Task requirements
Reproduce word for word the stretch of the guide on whether an LLP is a company from "It’s a great" through "you headaches later.".

-- Text under study follows --

Alex is Sprintlaw’s co-founder and principal lawyer. Alex previously worked at a top-tier firm as a lawyer specialising in technology and media contracts, and founded a digital agency which he sold in 2015.
If you’re weighing up business structures, you’ll quickly bump into the question: is a limited liability partnership (LLP) a company?
It’s a great question, because the answer shapes how you’re taxed, who’s liable if things go wrong, what you file at Companies House and how investors view your venture. Choosing the right structure now can save you headaches later.
In this guide, we’ll demystify exactly what an LLP is under UK law, how it’s different from a limited company, when an LLP can make sense, and the practical steps and documents you’ll need if you go down this route.
What Is An LLP Under UK Law?
An LLP is a separate legal entity created under the Limited Liability Partnerships Act 2000. Despite the word “partnership” in the name, an LLP isn’t just a dressed-up traditional partnership. It’s a corporate body with its own legal personality.
That means the LLP can:
- enter into contracts in its own name
- own assets and take on liabilities
- sue and be sued separately from its members
Members (the owners) generally have limited liability. Broadly, they aren’t personally responsible for the LLP’s debts beyond their agreed capital contributions, unless they’ve given personal guarantees or acted wrongfully. The LLP has “designated members” who carry additional administrative responsibilities (similar to company directors’ filing duties), such as filing accounts and the confirmation statement with Companies House.
Like companies, LLPs are incorporated by registration at Companies House and must keep certain public filings up to date. But unlike companies, they’re typically taxed like partnerships, which we’ll unpack below.
Is An LLP A Company?
Short answer: an LLP is not a company under the Companies Act 2006, but it is a corporate entity. Think of it as its own category.
Legally, LLPs are governed by the Limited Liability Partnerships Act 2000 and associated regulations. Some provisions of the Companies Act 2006 are applied to LLPs by regulation (for example, on accounts and audits), but an LLP doesn’t issue shares, doesn’t have shareholders, and doesn’t have directors in the same way a company limited by shares does.
So, is an LLP a company? No, not strictly. Is it “company-like”? Yes - in the sense it has separate legal personality and limited liability, plus many filing and compliance obligations that feel familiar to company owners.
LLP Vs Limited Company: Key Differences
It’s easy to conflate the two because both are registered at Companies House and both provide limited liability. But there are important differences that affect profit distribution, tax, governance and investment.
1) Ownership And Governance
- LLP: Owned by “members” who typically have rights and obligations set out in an LLP agreement. Members can be individuals or corporate entities. There are no shares, no shareholders and no directors (though LLPs must have designated members).
- Company: Owned by shareholders who hold shares and voting rights, and managed by directors. Rights and processes are governed by the company’s constitution (articles of association) and any Shareholders Agreement.
If you’re not sure whether your venture suits a member-based model or a shareholder model, it’s worth stepping back and comparing the bigger picture of choosing a UK business structure before you commit.
2) Profit Distribution
- LLP: Profits are generally allocated among members as agreed (often set out in the LLP agreement). This can be very flexible and can change over time.
- Company: Profits are distributed as dividends to shareholders, typically in proportion to shareholding, unless there are different share classes or special provisions.

-- Text under study concluded --
-- Data segment follows --

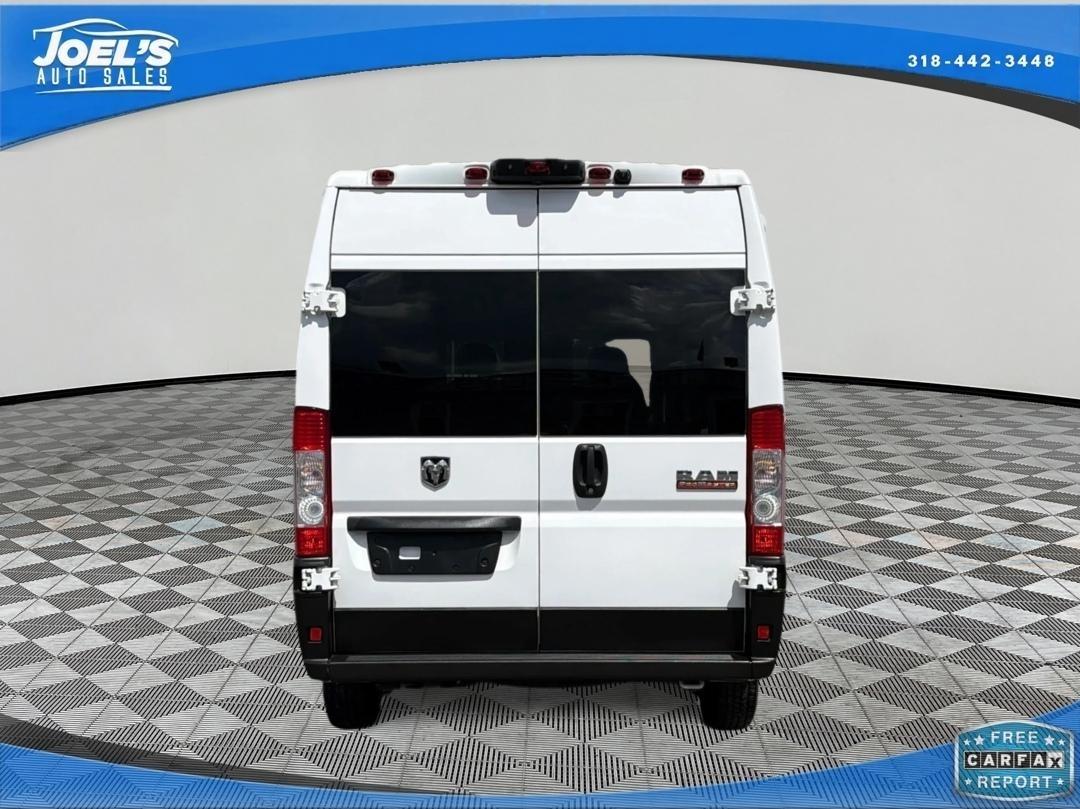 RAM Promaster 1500 High Roof 136-in. WB 2021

-- Data segment concluded --

Task output
It’s a great question, because the answer shapes how you’re taxed, who’s liable if things go wrong, what you file at Companies House and how investors view your venture. Choosing the right structure now can save you headaches later.